Personal information
- Full name: Ventsislav Ivanov Vasilev
- Date of birth: 8 July 1988 (age 37)
- Place of birth: Pernik, Bulgaria
- Height: 1.83 m (6 ft 0 in)
- Position(s): Right back / Centre back

Youth career
- Minyor Pernik

Senior career*
- Years: Team / Apps / (Gls)
- 2006–2009: Minyor Pernik / 61 / (1)
- 2010–2011: Aris Limassol / 40 / (0)
- 2012: Minyor Pernik / 25 / (1)
- 2013–2015: CSKA Sofia / 51 / (4)
- 2015–2017: Beroe / 59 / (4)
- 2017–2019: Etar Veliko Tarnovo / 43 / (1)
- 2019: Arda Kardzhali / 2 / (0)
- 2019–2021: CSKA 1948 / 37 / (2)
- 2021–2022: Tsarsko Selo / 16 / (0)
- 2022: CSKA 1948 / 5 / (0)
- 2022: CSKA 1948 II / 1 / (0)
- 2022–2023: Minyor Pernik / 26 / (1)

International career^{‡}
- 2008: Bulgaria U21 / 1 / (0)
- 2015–2016: Bulgaria / 3 / (0)

= Ventsislav Vasilev =

Bulgarian footballer

Ventsislav Ivanov Vasilev (Венцислав Иванов Василев; born 8 July 1988) is a Bulgarian retired professional footballer who played as a defender.

==Career==
He started his professional career in his former club Minyor Pernik in 2006. He left the club in 2010 for joining Aris Limassol.
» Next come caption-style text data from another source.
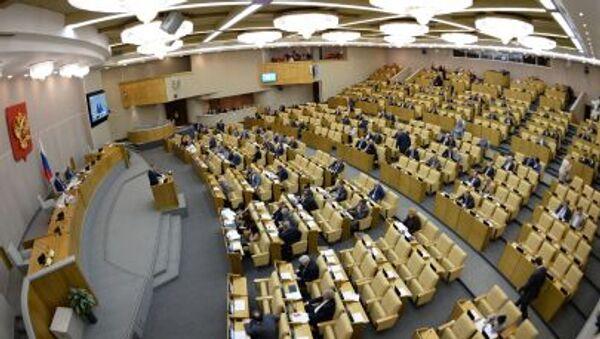 Zasedání Státní dumy RF - Sputnik Česká republika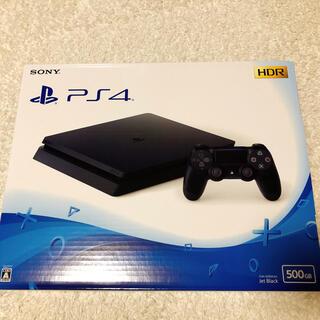 プレイステーション4(PlayStation4)の【新品未開封】SONY PlayStation4 CUH-2200AB01(家庭用ゲーム機本体)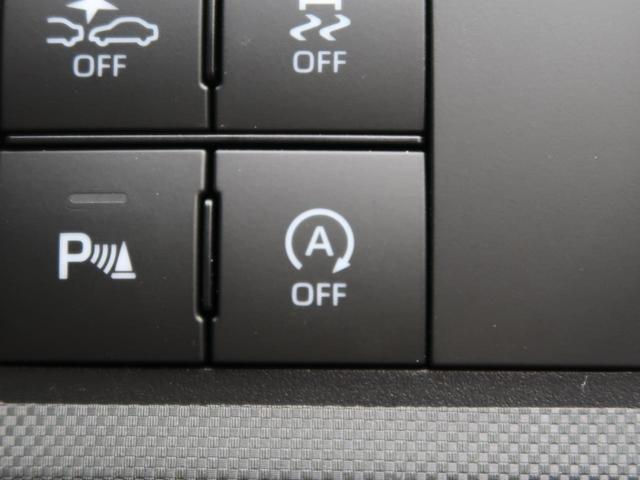 G スマートアシスト/レーダークルーズコントロール 衝突軽減 LEDヘッド/フォグ/シーケンシャルターンランプ コーナーセンサー 純正17AW 禁煙車 シートヒーター オートエアコン アイドリングストップ(42枚目)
He returned to his former club Minyor Pernik in 2011. He was Minyor Pernik captain in his last season 2012–2013.

On 21 December 2012, Vasilev signed a two-and-a-half-year deal with CSKA Sofia.

==International career==
On 7 February 2015, Vasilev made his first appearance for Bulgaria, in the 0–0 draw with Romania in a non-official friendly match, playing over the course of the entire game. He earned his first cap on 28 March 2015, after coming on as a late substitute in the 2–2 home draw with Italy in a Euro 2016 qualifier.